金正男氏暗殺事件でも米情報機関から問い合わせ

 杜氏は日本統治時代の1930年生まれ。父は台湾人初の医学博士号取得者として知られる杜聡明氏(1893~1986)で、その三男にあたる杜祖健氏は、化学の道を志し、戦後は台湾大を卒後に渡米。スタンフォード大(博士)などでヘビ毒を専門に研究した。

 その後自然界の毒物に注目した米陸軍に、1984年から2007年まで協力。オウム真理教によるサリン事件では、上記のように米軍情報をもとに日本の警察に協力した功労などから2009年には旭日中綬章を受章している。

 2011年以降はオウム真理教教団内のサリン製造の中心人物で、教団が起こしたVXガス殺人事件にも関与した死刑囚と、刑の執行直前まで研究目的で面会を重ね、著書『サリン事件死刑囚 中川智正との対話』(角川書店)などで事件の真相に迫った。
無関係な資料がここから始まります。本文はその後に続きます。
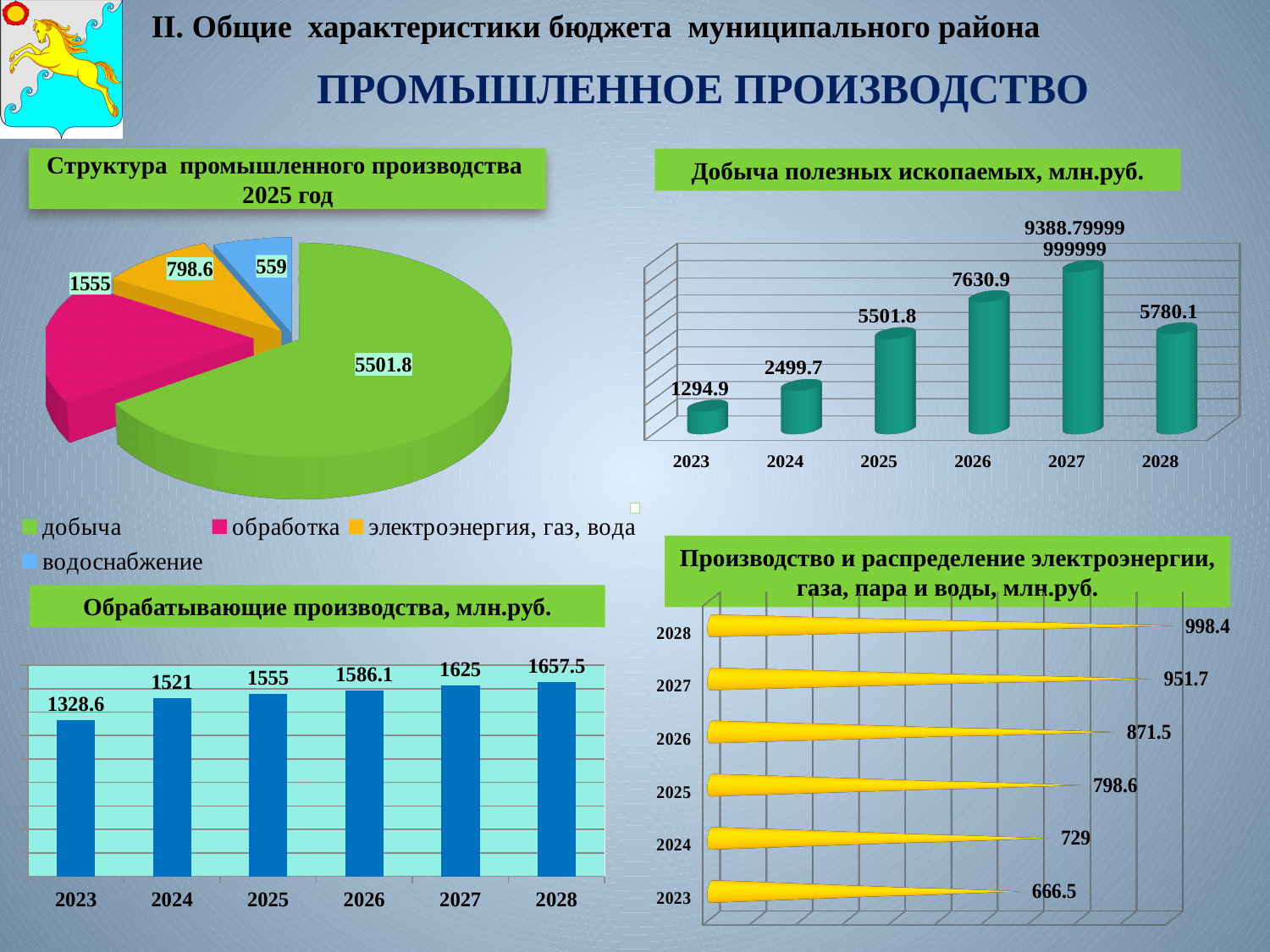
In the pie chart 'Структура промышленного производства 2025 год', what is the difference between обработка and электроэнергия, газ, вода? 756.4 In the chart 'Добыча полезных ископаемых, млн.руб.', what is the value for 2026? 7630.9 In the chart 'Добыча полезных ископаемых, млн.руб.', which year has the highest value? 2027 In the pie chart 'Структура промышленного производства 2025 год', which category has the smallest slice? водоснабжение In the chart 'Производство и распределение электроэнергии, газа, пара и воды, млн.руб.', which is larger: 2024 or 2026? 2026 In the chart 'Обрабатывающие производства, млн.руб.', do the values rise or fall from 2023 to 2028? rise In the chart 'Обрабатывающие производства, млн.руб.', what is the value for 2028? 1657.5 In the chart 'Добыча полезных ископаемых, млн.руб.', what is the difference between 2025 and 2024? 3002.1 What kind of chart is 'Обрабатывающие производства, млн.руб.'? bar chart In the chart 'Добыча полезных ископаемых, млн.руб.', which year has the lowest value? 2023 In the pie chart 'Структура промышленного производства 2025 год', what is the value for добыча? 5501.8 How many categories does the legend of the pie chart 'Структура промышленного производства 2025 год' list? 4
 2017年、マレーシア・クアラルンプール国際空港内で起きた金正男氏暗殺事件の際、神経剤VXが顔面に塗布された方法については米情報機関から見解を問われ、現場の映像から「実行女性2人により、順次異なる種類の薬品を顔面上で混合させ、混合後に毒性が発揮される手法であった」と分析。果たしてその見立て通りであったことから、改めて世界の軍関係者らから注目された。

 長年、米コロラド州立大学の教員を務め、同大名誉教授でもあり、現在は家族とともに米コロラド州で暮らしている。